5 Haruki Murakami Film Adaptations You Must Watch
Haruki Murakami, a name that needs no introduction in literature because people from all over the world are enticed by his works. Even, Goodreads describes his works as “easily accessible, yet profoundly complex.”
However, when it comes to adapting his stories into movies, some of his fans say that it will be hard. That is because the line between what is real and not in Murakami’s stories is blurry, but these movies might prove you otherwise. Let’s have a look.
Are you a fan of Haruki Murakami? Watch these film adaptations!
According to Story Mastery, two of the key elements of a successful adaptation are simplicity (how the stories are expressed in the movies) and familiarity (how the details of the plot and characters are addressed in the movies).
So, let’s take a look at these 5 Haruki Murakami film adaptations WriteSome has picked for you.
1. Hear The Wind Sing – Haruki Murakami First Work
Every Murakami fan has to start from Hear The Wind Sing. The novel was his first published work. Not only that but it was also the first to be adapted into a movie in 1981 – two years after the book was released in Japan.
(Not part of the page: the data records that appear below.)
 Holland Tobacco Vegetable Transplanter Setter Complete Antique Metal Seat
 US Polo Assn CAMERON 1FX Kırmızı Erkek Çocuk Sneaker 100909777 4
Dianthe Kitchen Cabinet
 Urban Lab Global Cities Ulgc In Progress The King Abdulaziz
Hear The Wind Sing tells about the “I” and his dear friend “The Rat”. Mainly, the story is about the time when he was a college student in 1970. A period of time where he encounters some strange but interesting people.
2. Norwegian Wood
One of Murakami’s fans claims that despite everything else, this adaptation of Norwegian Wood “had some great cinematography and some great performances.”
In short, Norwegian Wood is a coming-of-age story. You will follow Toru as he navigates through his college life in Tokyo, which is filled with loneliness and isolation.
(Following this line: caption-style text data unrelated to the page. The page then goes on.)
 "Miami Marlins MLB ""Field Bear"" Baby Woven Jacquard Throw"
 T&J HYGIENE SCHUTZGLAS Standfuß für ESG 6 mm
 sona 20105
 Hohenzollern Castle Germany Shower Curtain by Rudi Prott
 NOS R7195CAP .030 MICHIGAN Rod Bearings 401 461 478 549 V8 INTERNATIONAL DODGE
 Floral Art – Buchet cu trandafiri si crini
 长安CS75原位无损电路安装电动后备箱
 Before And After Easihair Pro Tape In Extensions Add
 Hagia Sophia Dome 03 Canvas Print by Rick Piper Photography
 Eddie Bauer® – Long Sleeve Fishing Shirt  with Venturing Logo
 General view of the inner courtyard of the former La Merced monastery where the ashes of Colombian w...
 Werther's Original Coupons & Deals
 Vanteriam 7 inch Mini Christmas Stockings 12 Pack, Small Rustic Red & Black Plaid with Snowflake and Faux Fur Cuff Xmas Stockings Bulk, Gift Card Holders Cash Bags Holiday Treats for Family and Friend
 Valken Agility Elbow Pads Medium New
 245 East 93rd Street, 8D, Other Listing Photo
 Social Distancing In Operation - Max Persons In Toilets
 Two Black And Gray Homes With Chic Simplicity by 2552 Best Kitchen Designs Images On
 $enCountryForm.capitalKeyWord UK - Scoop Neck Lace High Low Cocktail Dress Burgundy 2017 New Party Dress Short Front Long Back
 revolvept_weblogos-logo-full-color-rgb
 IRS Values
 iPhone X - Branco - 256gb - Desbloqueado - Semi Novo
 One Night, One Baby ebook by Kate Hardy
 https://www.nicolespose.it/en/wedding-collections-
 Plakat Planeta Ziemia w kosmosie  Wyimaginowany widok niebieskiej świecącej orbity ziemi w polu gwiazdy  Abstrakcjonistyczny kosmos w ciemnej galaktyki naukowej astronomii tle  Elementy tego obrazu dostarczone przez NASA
3. Burning based on “Barn Burning”
Burning is based on Murakami’s short story, Barn Burning, which is included in his Elephant Vanishes (1987) collection. The title pretty much gives away what the story is mainly about. That is a man who burns a barn whenever he feels like it.
4. Hanalei Bay
Hanalei Bay is a short story published in 2005. Then, 11 years after that, Daishi Matsunaga directed the film adaptation that runs for 97 minutes.
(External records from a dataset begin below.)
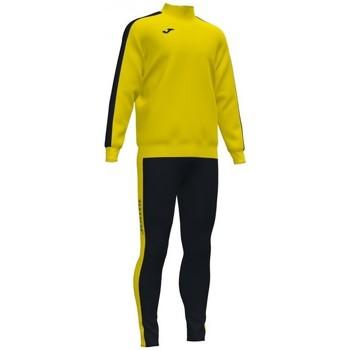 Textiel Heren Trainingspakken Joma Academy Iii trainingspak - geel-zwart Geel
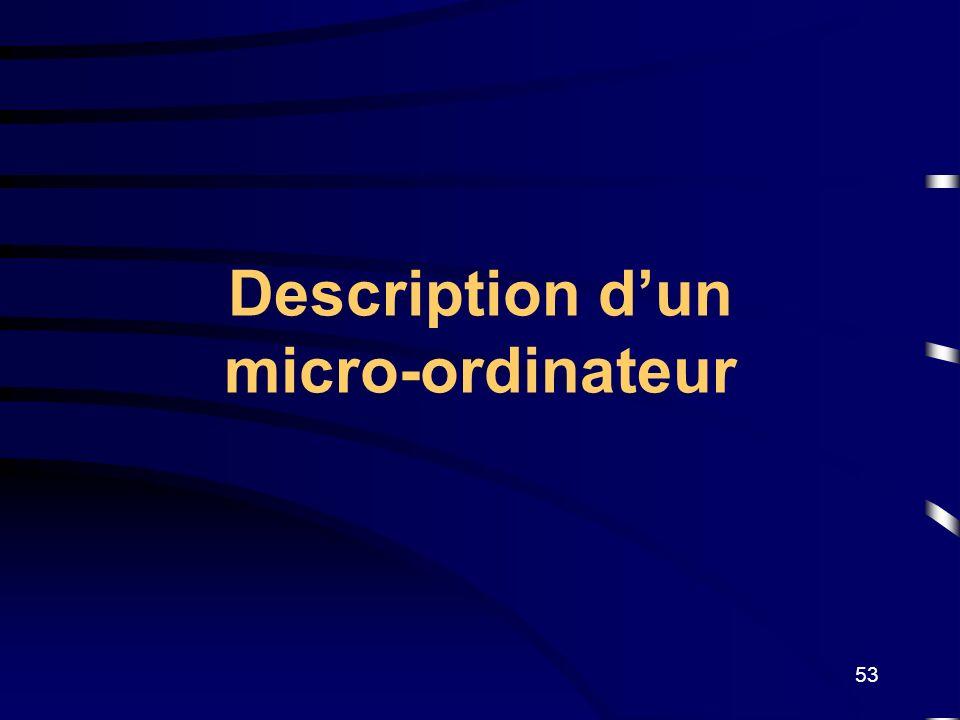 53 Description dun micro-ordinateur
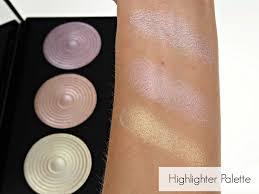 makeup revolution baked highlighter pink lights highlighter palette highlight highlighter palette palettes review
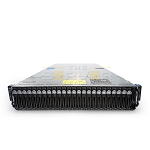 Dell PowerEdge C6220 24x 2U SFF 4-Node Server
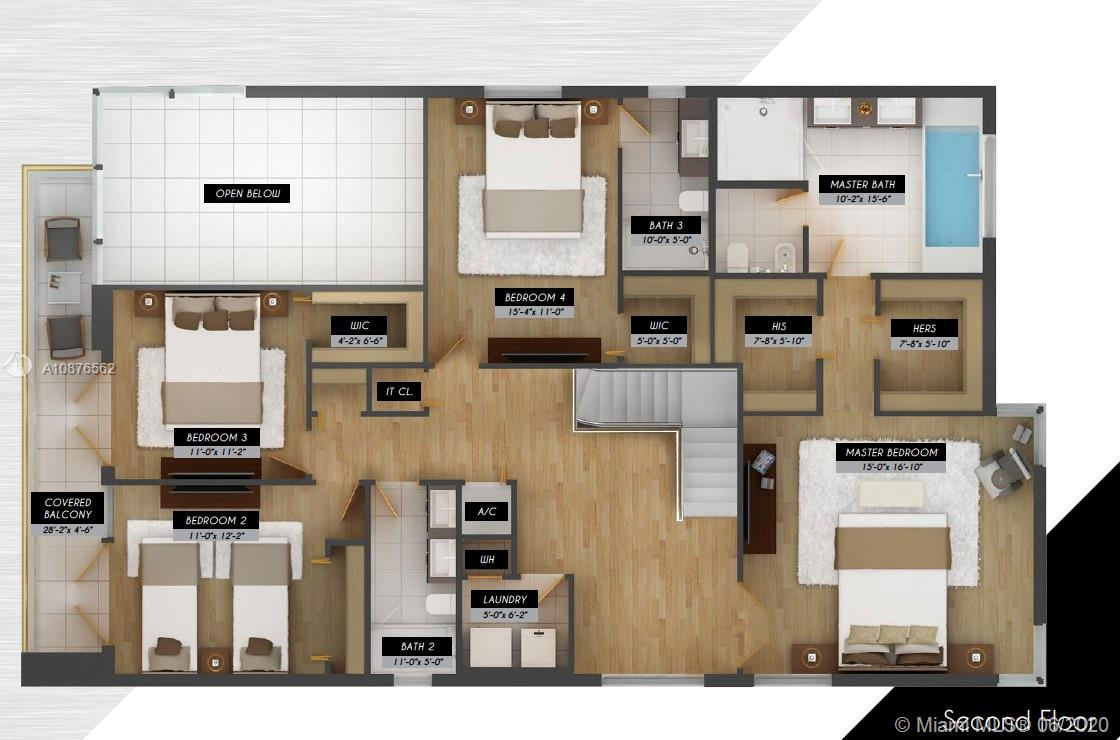 Doral Commons Residential # - 26 - photo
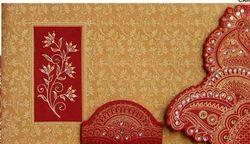 wedding cards in kolkata, west bengal wedding invitation card Wedding Cards Wholesale Kolkata Wedding Cards Wholesale Kolkata #6 wedding cards wholesale kolkata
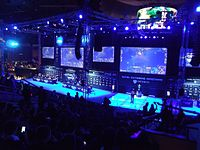 Intel Extreme Masters, an eSports video game tournament in Katowice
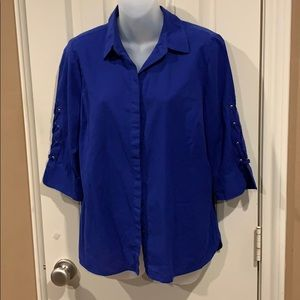 Royal blue button-up blouse. Chico's sz 1P /Small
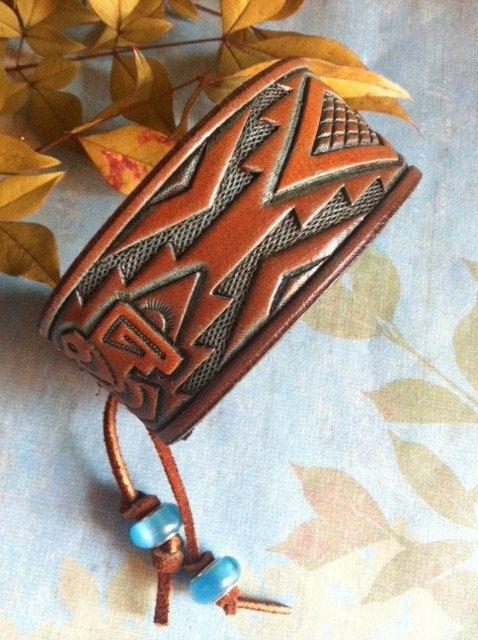 Leather Cuff Bracelet Aztec Bird Thunderbird Adjustable by dgierat, $22.00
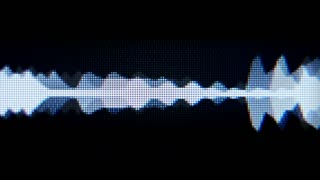 Audio Waveform Scan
It’s a very touching story about a mother who lost her son to a shark attack in Hanalei Bay, Hawaii. 10 years after the tragic accident, she returns to the bay on her son’s death anniversary.
5. Drive My Car
Drive My Car is the most recent adaptation of Haruki Murakami’s short stories. If you still doubt to watch the movie, you must know that it received three awards from the 2021 Cannes Film Festival, including the Best Screenplay!